Look-up Tables in SQL

Comments 0

Share to social media

History

Tables, in a properly designed schema, model either an entity or a relationship, but not both. Slightly outside of the tables in the data model, we have other kinds of tables. Staging tables bring in “dirty data” so we can scrub it and then insert it into base tables. Auxiliary tables hold static data for use in the system, acting as the relational replacement for computations.

This is not a new idea. If you can find an old text book (1960’s or earlier), there is a good chance you will find look-up tables in the back. Finance books had compound interest, net present value (NPV) and internal rate of return (IIR). Trigonometry books had sines, cosines, tangents and maybe haversines and spherical trig functions.

There were no cheap calculators; and slide rulers were good to only three decimal places and required some skill to use. Look up tables were easy for anyone to use and usually went to five decimal places.

I still remember my first Casio scientific calculator that I bought with my Playboy Club Key account in 12 monthly installments. The price of that model dropped to less than one payment before I paid it off. These machines marked the end of look-up tables in textbooks. Today, you can get a more powerful calculator on a spike card in the check-out line of a school bookstore.

#### Assignment
In the look-up tables article, to how many decimal places did look-up tables usually go?

#### Source data
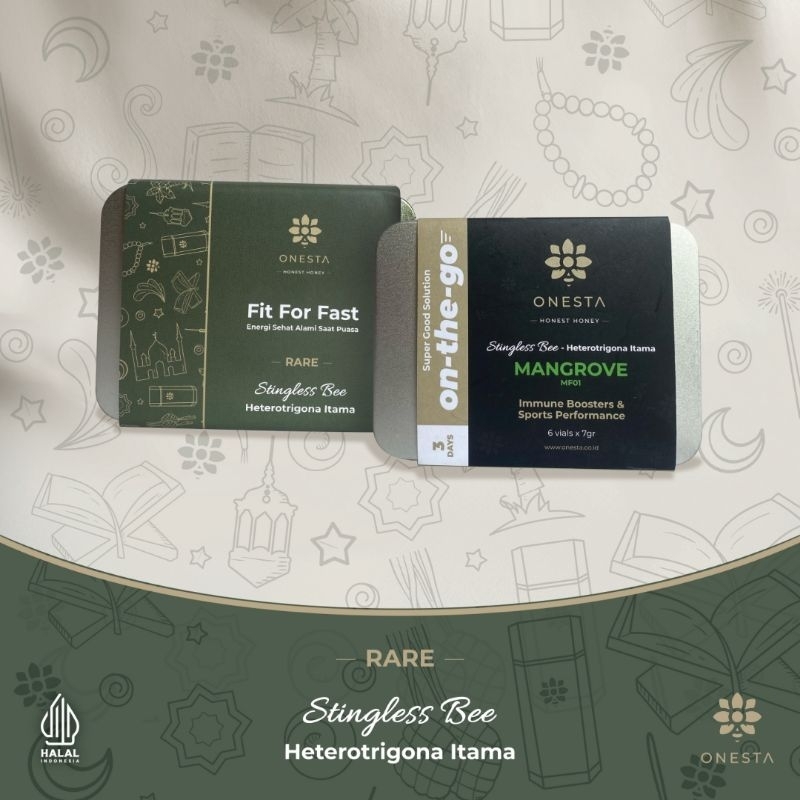 

Madu Onesta-honest honey MANGROVE MF01 On-The-Go | Raw,natural, pure, 100% rare premium honey, no additives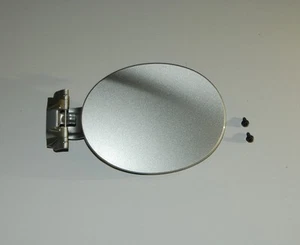 Mazda CX-7 CX7 2007 2009 tapa gasolina relleno puerta tapa plateada - Imagen 1 de 9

#### Exercise solution
Five decimal places.